● DIRECTIVE
Write out all the material exactly. Leave nothing out.

Source data
## begin
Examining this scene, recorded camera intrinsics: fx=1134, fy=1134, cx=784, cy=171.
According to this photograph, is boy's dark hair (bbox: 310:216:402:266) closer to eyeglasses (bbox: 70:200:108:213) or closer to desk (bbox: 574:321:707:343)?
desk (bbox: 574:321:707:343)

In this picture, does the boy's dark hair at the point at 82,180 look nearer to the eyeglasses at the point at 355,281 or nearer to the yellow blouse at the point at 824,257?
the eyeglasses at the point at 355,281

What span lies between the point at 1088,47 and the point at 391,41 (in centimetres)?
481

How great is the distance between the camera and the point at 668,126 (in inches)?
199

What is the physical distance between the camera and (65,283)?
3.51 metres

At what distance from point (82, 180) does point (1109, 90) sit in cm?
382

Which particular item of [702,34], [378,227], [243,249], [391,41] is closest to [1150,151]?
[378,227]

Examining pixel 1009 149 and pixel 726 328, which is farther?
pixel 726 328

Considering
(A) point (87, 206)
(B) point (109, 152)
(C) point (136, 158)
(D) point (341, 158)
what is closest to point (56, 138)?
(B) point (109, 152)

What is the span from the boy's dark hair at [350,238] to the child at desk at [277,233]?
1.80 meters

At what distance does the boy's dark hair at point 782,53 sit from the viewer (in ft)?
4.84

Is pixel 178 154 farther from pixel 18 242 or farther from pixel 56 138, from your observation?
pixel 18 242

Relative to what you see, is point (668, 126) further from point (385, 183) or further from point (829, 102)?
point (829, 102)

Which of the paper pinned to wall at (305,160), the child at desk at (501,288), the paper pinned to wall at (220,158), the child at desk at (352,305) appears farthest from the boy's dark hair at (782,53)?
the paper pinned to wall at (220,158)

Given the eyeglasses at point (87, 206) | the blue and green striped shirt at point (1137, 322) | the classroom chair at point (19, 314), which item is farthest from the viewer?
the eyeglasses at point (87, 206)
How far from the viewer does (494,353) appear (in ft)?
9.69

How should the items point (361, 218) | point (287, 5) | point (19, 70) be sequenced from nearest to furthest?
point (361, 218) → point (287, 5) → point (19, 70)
## end
● SOLVED EXERCISE
Examining this scene, recorded camera intrinsics: fx=1134, fy=1134, cx=784, cy=171.
According to this photograph, is boy's dark hair (bbox: 310:216:402:266) closer to eyeglasses (bbox: 70:200:108:213) or closer to desk (bbox: 574:321:707:343)?
desk (bbox: 574:321:707:343)

In this picture, does the boy's dark hair at the point at 82,180 look nearer to the eyeglasses at the point at 355,281 or nearer to the yellow blouse at the point at 824,257?
the eyeglasses at the point at 355,281

What span lies between the point at 1088,47 and the point at 391,41 (in centimetres)?
481

How great is the distance between the camera and the point at 668,126 (in inches)?
199

What is the physical distance between the camera and (65,283)?
3.51 metres

At what distance from point (82, 180) does point (1109, 90) sit in cm?
382

Which particular item of [702,34], [378,227], [243,249], [391,41] is closest to [1150,151]?
[378,227]

Examining pixel 1009 149 and pixel 726 328, which is farther?
pixel 726 328

Considering
(A) point (87, 206)
(B) point (109, 152)
(C) point (136, 158)
(D) point (341, 158)
what is closest to point (56, 138)?
(B) point (109, 152)

What is the span from the boy's dark hair at [350,238] to the child at desk at [277,233]?
1.80 meters

At what distance does the boy's dark hair at point 782,53 sit from the viewer (in ft)?
4.84

Is pixel 178 154 farther from pixel 18 242 or farther from pixel 56 138, from your observation?
pixel 18 242

Relative to what you see, is point (668, 126) further from point (385, 183) or further from point (829, 102)?
point (829, 102)

Which of the paper pinned to wall at (305,160), the child at desk at (501,288), the paper pinned to wall at (220,158), the child at desk at (352,305) appears farthest from the boy's dark hair at (782,53)?
the paper pinned to wall at (220,158)

Given the eyeglasses at point (87, 206) | the blue and green striped shirt at point (1137, 322) | the classroom chair at point (19, 314), which item is farthest from the viewer?
the eyeglasses at point (87, 206)
How far from the viewer does (494,353) appear (in ft)?
9.69

How should the items point (361, 218) | point (287, 5) | point (19, 70) be sequenced from nearest to furthest?
point (361, 218) → point (287, 5) → point (19, 70)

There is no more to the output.